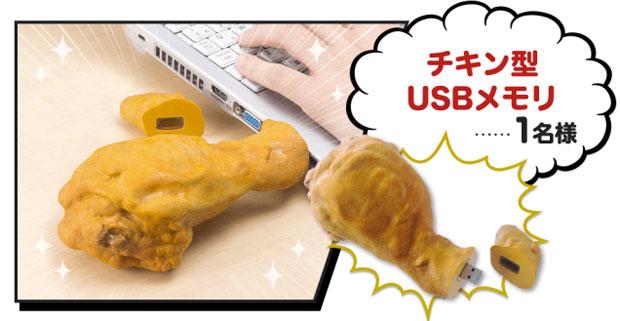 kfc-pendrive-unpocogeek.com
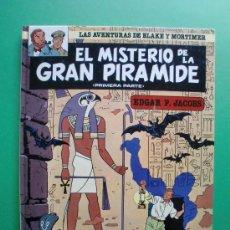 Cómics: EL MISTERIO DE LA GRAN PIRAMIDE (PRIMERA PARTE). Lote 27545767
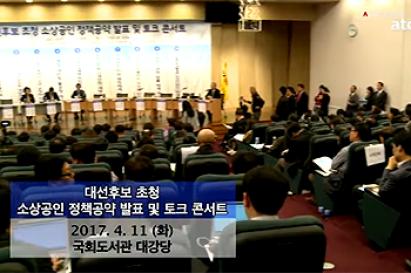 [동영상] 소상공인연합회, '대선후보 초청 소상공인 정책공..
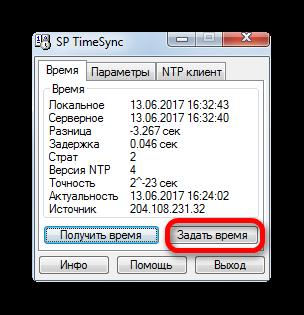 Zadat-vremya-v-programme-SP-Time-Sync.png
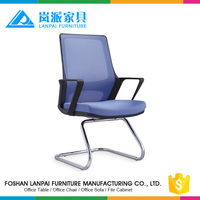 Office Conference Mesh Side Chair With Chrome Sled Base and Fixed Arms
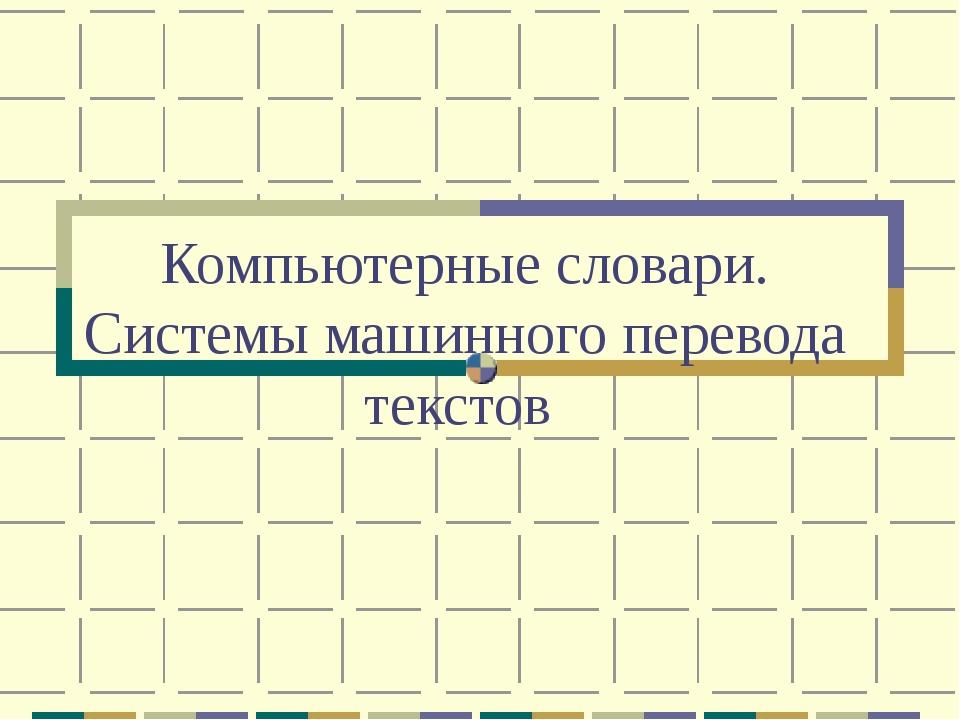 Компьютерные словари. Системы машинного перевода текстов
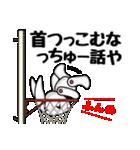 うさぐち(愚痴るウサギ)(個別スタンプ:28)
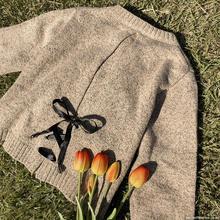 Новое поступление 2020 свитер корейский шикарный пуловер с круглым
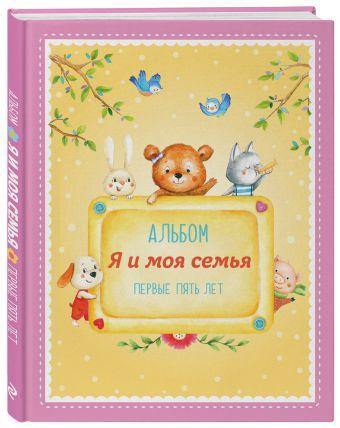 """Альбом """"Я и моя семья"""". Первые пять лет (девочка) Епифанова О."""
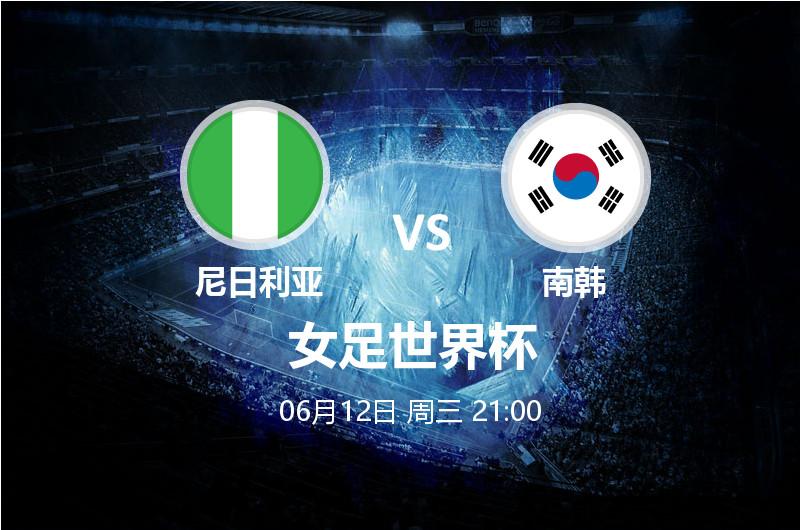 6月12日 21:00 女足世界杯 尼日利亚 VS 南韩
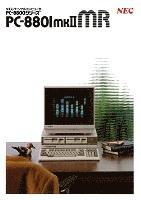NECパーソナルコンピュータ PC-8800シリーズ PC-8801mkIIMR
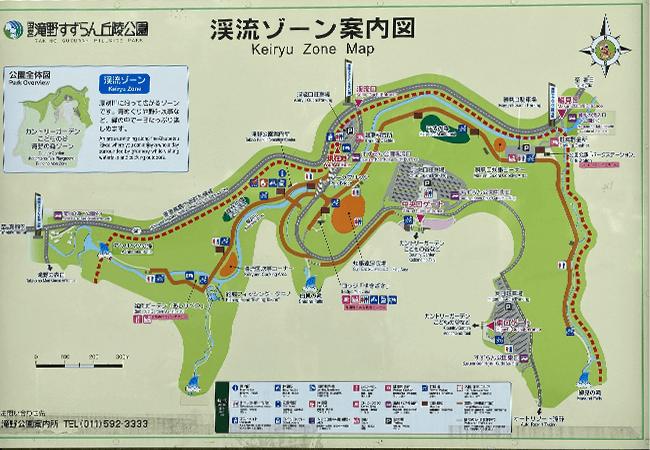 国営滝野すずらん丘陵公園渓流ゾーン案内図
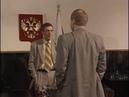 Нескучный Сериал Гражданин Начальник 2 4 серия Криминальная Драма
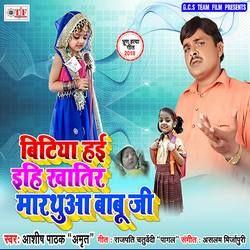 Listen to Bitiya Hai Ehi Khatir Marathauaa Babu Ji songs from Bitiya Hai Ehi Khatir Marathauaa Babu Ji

◆ Work request
With the images left out, set down every entry exactly.

◆ Your response
 kfc-pendrive-unpocogeek.com
 Cómics: EL MISTERIO DE LA GRAN PIRAMIDE (PRIMERA PARTE). Lote 27545767
 [동영상] 소상공인연합회, '대선후보 초청 소상공인 정책공..
 Zadat-vremya-v-programme-SP-Time-Sync.png
 Office Conference Mesh Side Chair With Chrome Sled Base and Fixed Arms
 Компьютерные словари. Системы машинного перевода текстов
 うさぐち(愚痴るウサギ)(個別スタンプ:28)
 Новое поступление 2020 свитер корейский шикарный пуловер с круглым
 """Альбом """"Я и моя семья"""". Первые пять лет (девочка) Епифанова О."""
 6月12日 21:00 女足世界杯 尼日利亚 VS 南韩
NECパーソナルコンピュータ PC-8800シリーズ PC-8801mkIIMR
 国営滝野すずらん丘陵公園渓流ゾーン案内図
 Нескучный Сериал Гражданин Начальник 2 4 серия Криминальная Драма
 Listen to Bitiya Hai Ehi Khatir Marathauaa Babu Ji songs from Bitiya Hai Ehi Khatir Marathauaa Babu Ji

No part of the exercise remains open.